Netflix bertahan melawan pesaing termasuk Disney+ dan Hulu, HBO Max AT&T, Amazon Prime dan Comcast NBC Universal Peacock. Perusahaan tersebut mengatakan tidak percaya persaingan memainkan faktor dalam jumlah pelanggan yang lemah.

"Kami tidak percaya intensitas persaingan berubah secara material pada kuartal tersebut,” berdasarkan laporan itu.

CFO Spencer Neuman mengatakan kepada investor, kuncinya adalah bisnis tetap sehat dan masih tumbuh.

Netflix mengantisipasi konten dengan kembali memproduksi pada akhir 2021. Hal ini seiring penundaan produksi yang disebabkan COVID-19.

"Seperti yang telah kami tekankan sebelumnya, penundaan produksi dari COVID-19 pada 2020 akan mengarah pada 2021 yang lebih berat pada paruh kedua dengan kembalinya sejumlah waralaba,” ujar perseroan.

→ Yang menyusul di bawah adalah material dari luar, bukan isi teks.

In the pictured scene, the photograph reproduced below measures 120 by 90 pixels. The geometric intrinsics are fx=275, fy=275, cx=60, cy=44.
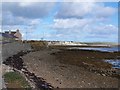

Perseroan menyatakan, produksi kembali berjalan pada hampir semua pasar utamanya. Jika itu terus berlanjut, Netflix mengatakan akan habiskan lebih dari USD 17 miliar untuk konten pada 2021.

2 dari 3 halaman

Bakal Gelar Buyback Saham

Dengan meningkatkan biaya untuk konten, Netflix juga terus menguji tindakan untuk berbagi kata sandi. COO Netflix Greg Peters mengatakan, perseroan sedang berupaya memastikan orang yang menggunakan akun Netflix adalah orang yang diizinkan untuk melakukannya.

"Kami akan menguji banyak hal, tetapi kami tidak akan pernah meluncurkan sesuatu yang terasa seperti memutar sekrup. Ini harus terasa masuk akal bagi konsumen, bahwa mereka mengerti,” ujar Co-CEO Reed Hastings.

Secara historis, perusahaan tidak melakukan banyak hal untuk memerangi pembagian kata sandi di antara penggunanya, karena pertumbuhan pelanggan dan harga saham kemungkinan besar mengimbangi kekhawatirannya tentang hilangnya pendapatan. Namun, Netflix telah mempertimbangkannya kembali.

Di sisi lain, pendapatan perusahaan tumbuh 24 persen dari tahun ke tahun. Ini sejalan dengan perkiraan awal kuartal, demikian pernyataan Netflix.

Netflix juga menyetujui program pembelian kembali untuk membeli kembali saham biasa senilai USD 5 miliar yang dimulai pada 2021. "Itu diharapkan mulai kuartal ini,".